Un autre gros nuage assombrit les perspectives : les prix des produits alimentaires repartis à la hausse parce que la sécheresse en Amérique du Nord et en Europe centrale et l’excès de pluie en Amérique latine gâchent les récoltes. Quand on se rappelle, avec la Banque africaine de développement (BAD), que 38 millions de personnes vivant dans sept pays subsahariens demeurent « très vulnérables » à l’insécurité alimentaire, on se demande si le cauchemar de 2008 qui avait vu le prix du riz tripler en trois mois ne pointe pas à l’horizon.
La crise dispose d’autres canaux de transmission pour provoquer des dégâts dans les économies africaines. La montée du chômage en Europe pourrait priver d’emplois nombre d’expatriés et limiter leurs envois de mandats dont les villages ont tant besoin au Mali ou en Guinée-Bissau. Les banques du Nord, à la recherche de fonds propres, pourraient être tentées de réduire leurs prêts au Sud, où elles ont continué de s’implanter au cours de la décennie passée. Leurs crédits à l’entreprise africaine étaient déjà insuffisants ; une raréfaction de leur soutien financier étranglerait un secteur privé sans lequel le continent ne prendra pas son envol.
Certes, ni Rio Tinto ni Chinalco ne suspendront leurs milliards de dollars d’investissements dans le fer guinéen. Les barrages prévus en Ouganda, au Cameroun ou au Mozambique continueront sur leur lancée, au grand soulagement de la main-d’oeuvre africaine. Infrastructures et projets à long terme ne pâtiront guère du ralentissement redouté, mais des milliers de mineurs congolais ou zambiens risquent d’y perdre leur emploi. Comme en 2008-2009.
« La décélération va peser sur l’ensemble de l’Afrique, reconnaît Ludovic Subran, chef économiste de l’assureur Euler Hermes, à Paris. Et cela vient à un mauvais moment, parce que le continent avait besoin de dix ans de plus pour mener à bien les réformes engagées avec succès, en Éthiopie ou en Ouganda par exemple.
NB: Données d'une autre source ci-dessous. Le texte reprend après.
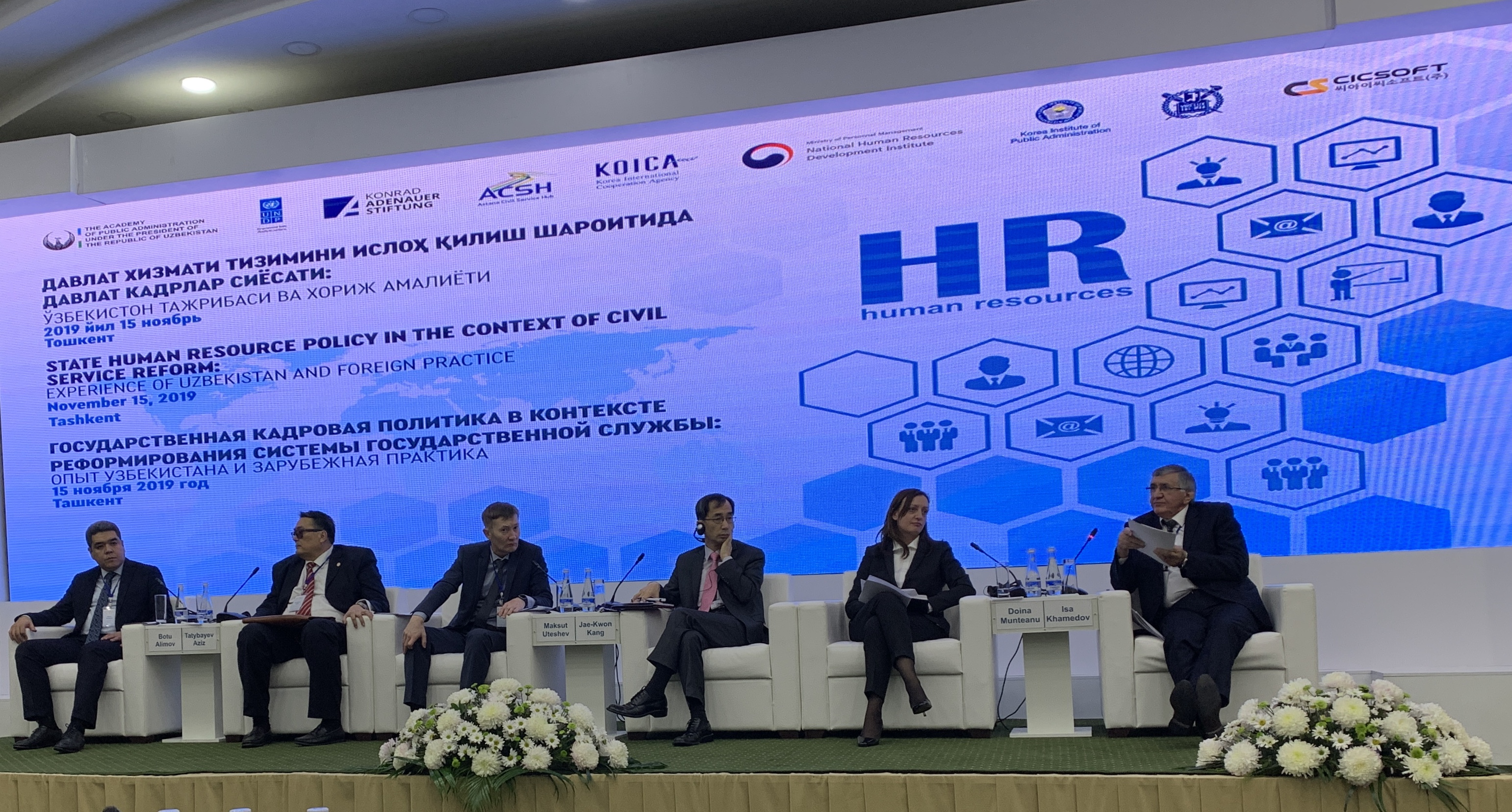 Astana civil service hub co-hosted International Scientific and Practical Conference in Tashkent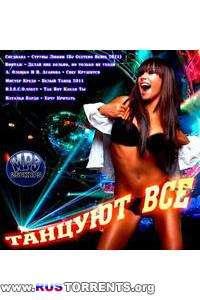 VA - Сборник Новинок - Танцуют Все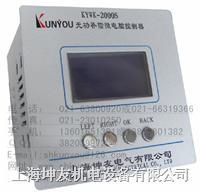 无功补偿控制器 KYWK-2000F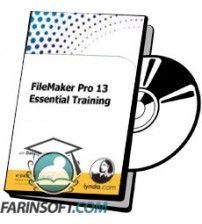 آموزش Lynda FileMaker Pro 13 Essential Training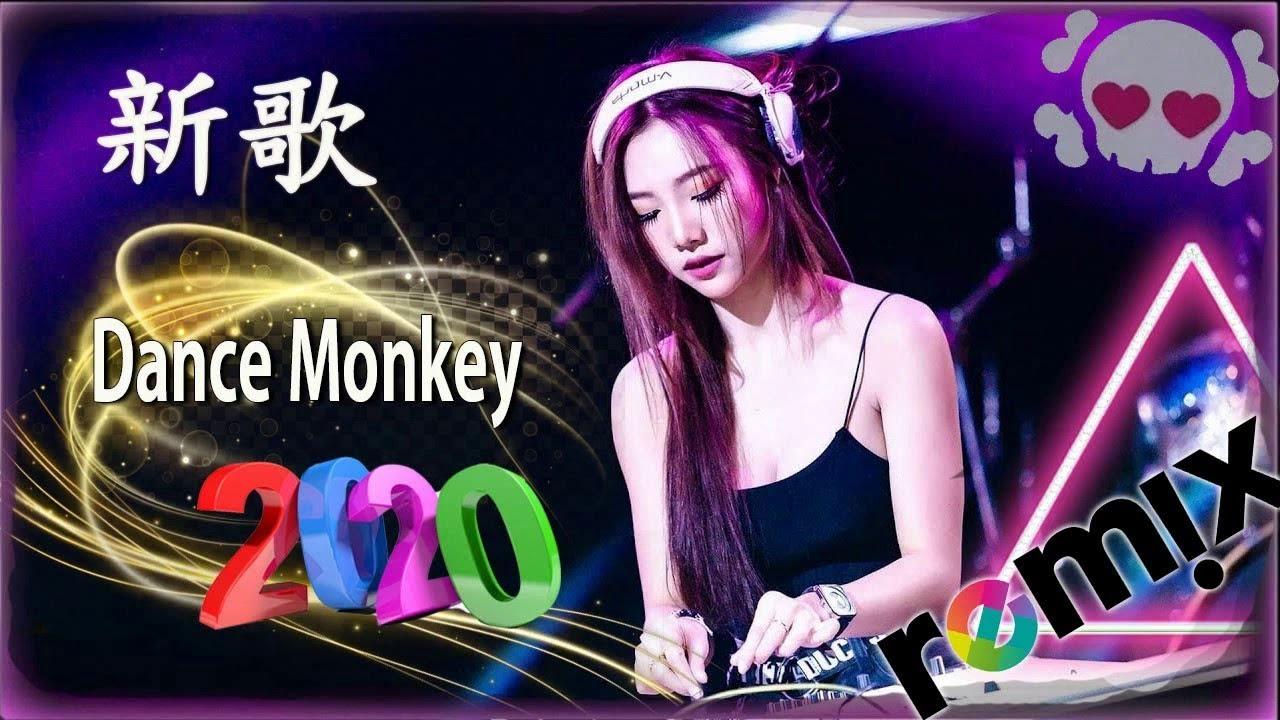 『 Dance Monkey 〤 阿冗 - 你的答案 〤勝嶼 - 歐若拉〤 孤芳自賞 〤 下山〤 像瘋了一樣〤葉炫清』 DJ DEXTER - 2020夜 ...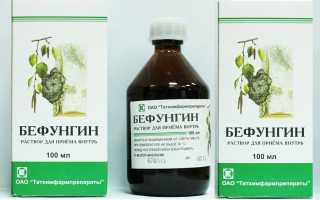Эффективен ли Бефунгин при панкреатите?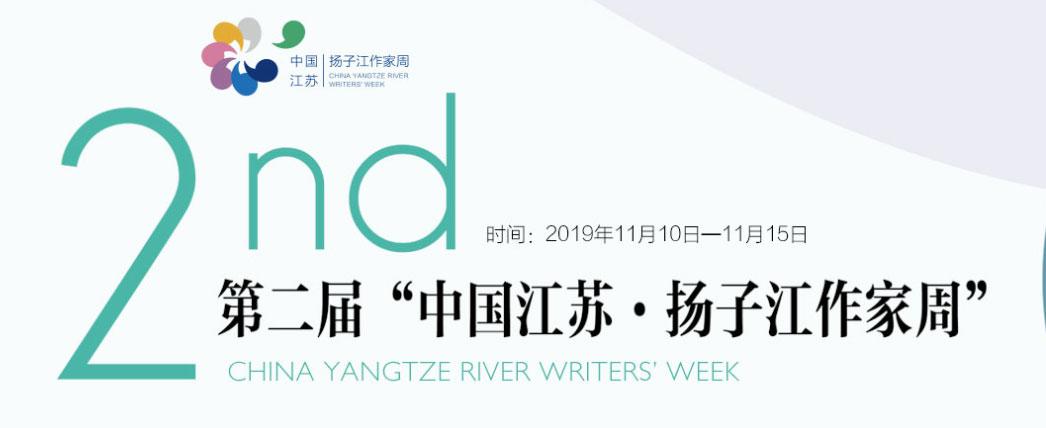 2019第二届中国江苏扬子江作家周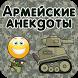 Армейские анекдоты by Centurion Apps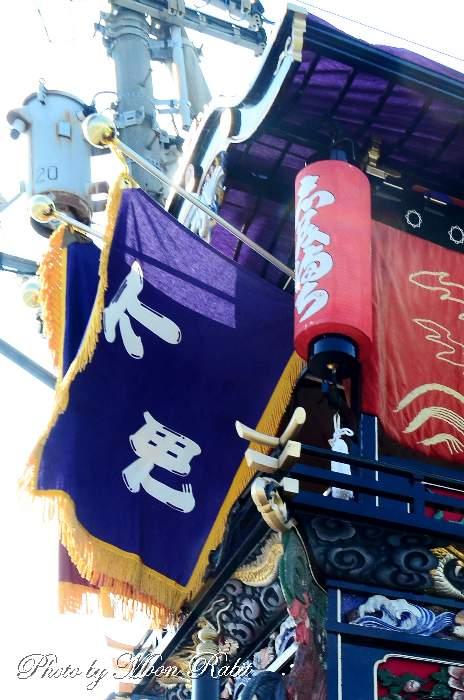 下町祭だんじり会旗 下町屋台(だんじり)
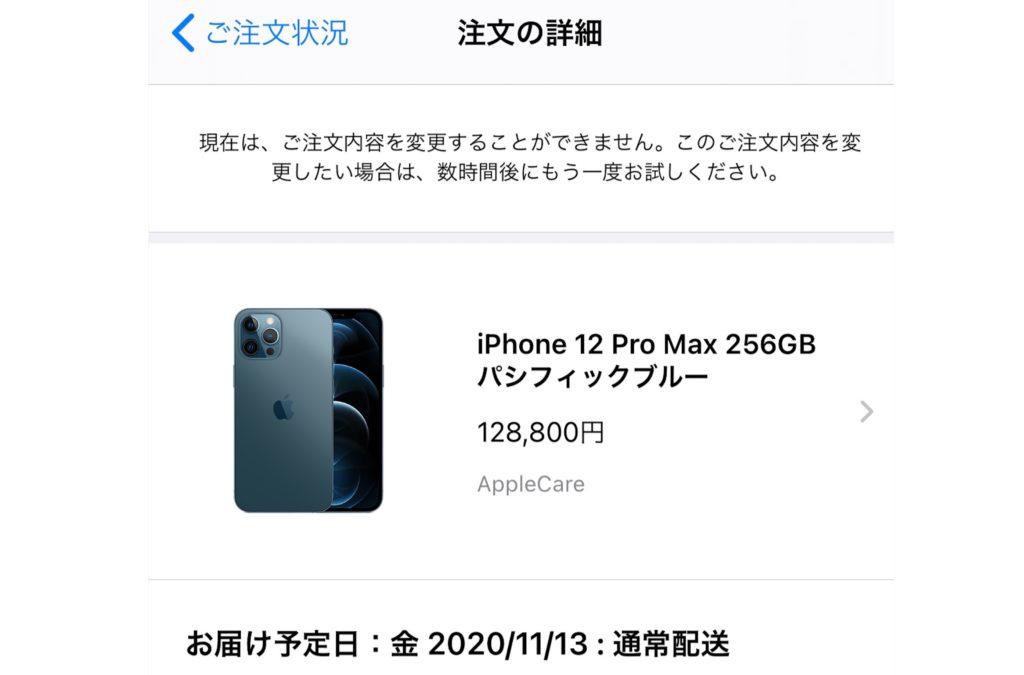 iPhone 12 Pro MaxおよびHomePod miniの予約完了も今年は確定メールが遅かった
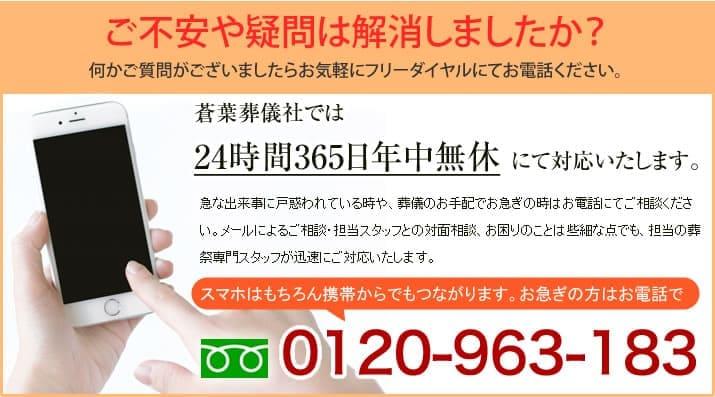 24時間365日対応の専用窓口:フリーダイヤル0120-963-183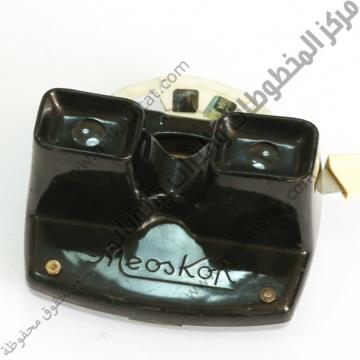 جهاز عرض صور ستيريو صناعة شيكية ماركة ميوكوب قديمة
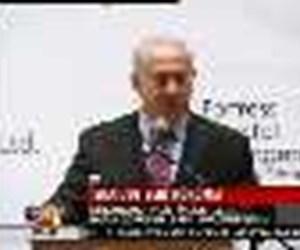 İsrail'de yeni hükümet
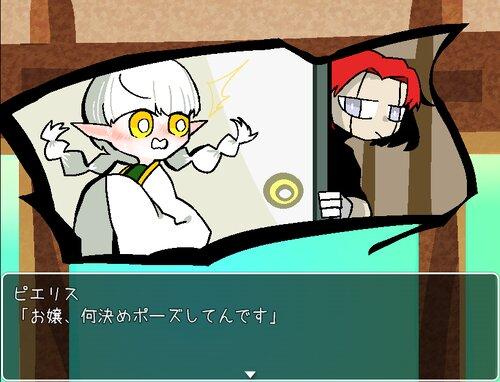 ぬけがらイレギア Game Screen Shot
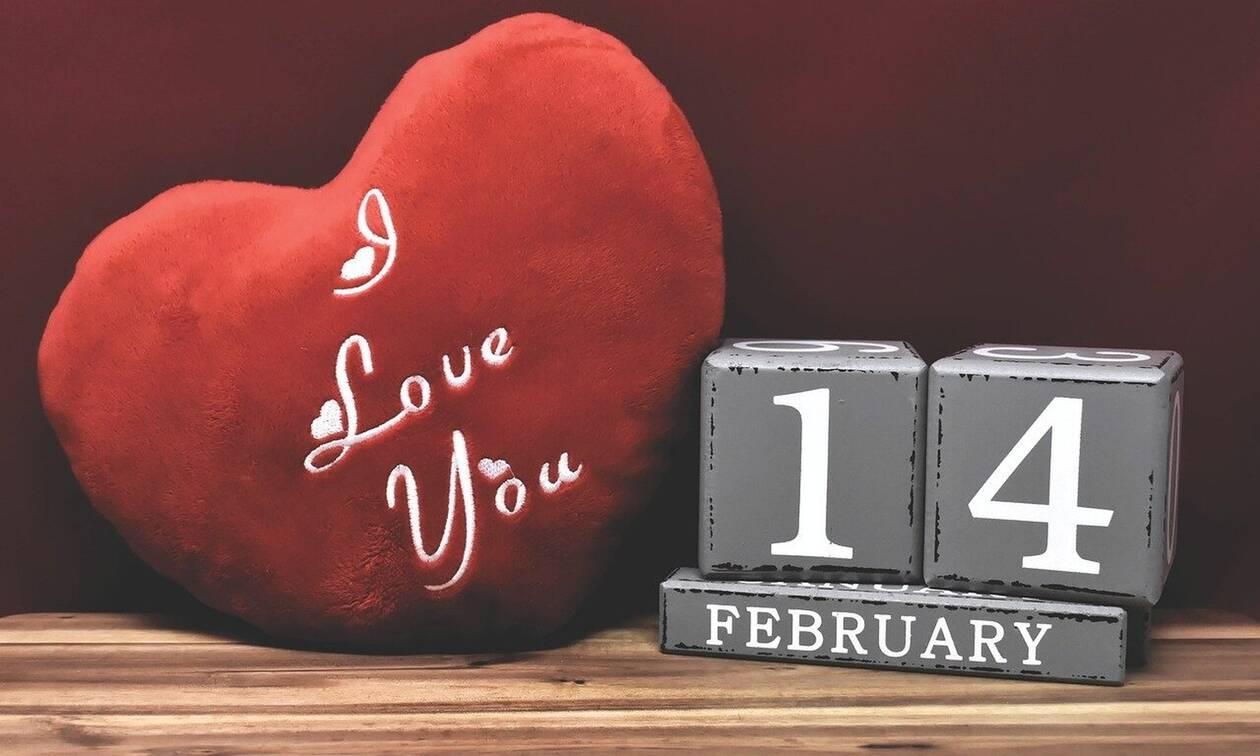 Ημέρα του Αγίου Βαλεντίνου: Πώς ξεκίνησε η γιορτή των ερωτευμένων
Il pourrait être obligé de consacrer son énergie à contrer ce retour de la crise, et ce serait du gâchis. » La parade ? « Que l’Afrique se dote enfin de marchés communs dignes de ce nom et abaisse ses barrières douanières », répond-il. Les échanges Sud-Sud ne suffisent plus. Encore faut-il que l’Afrique acquière son autonomie en commerçant avec elle-même.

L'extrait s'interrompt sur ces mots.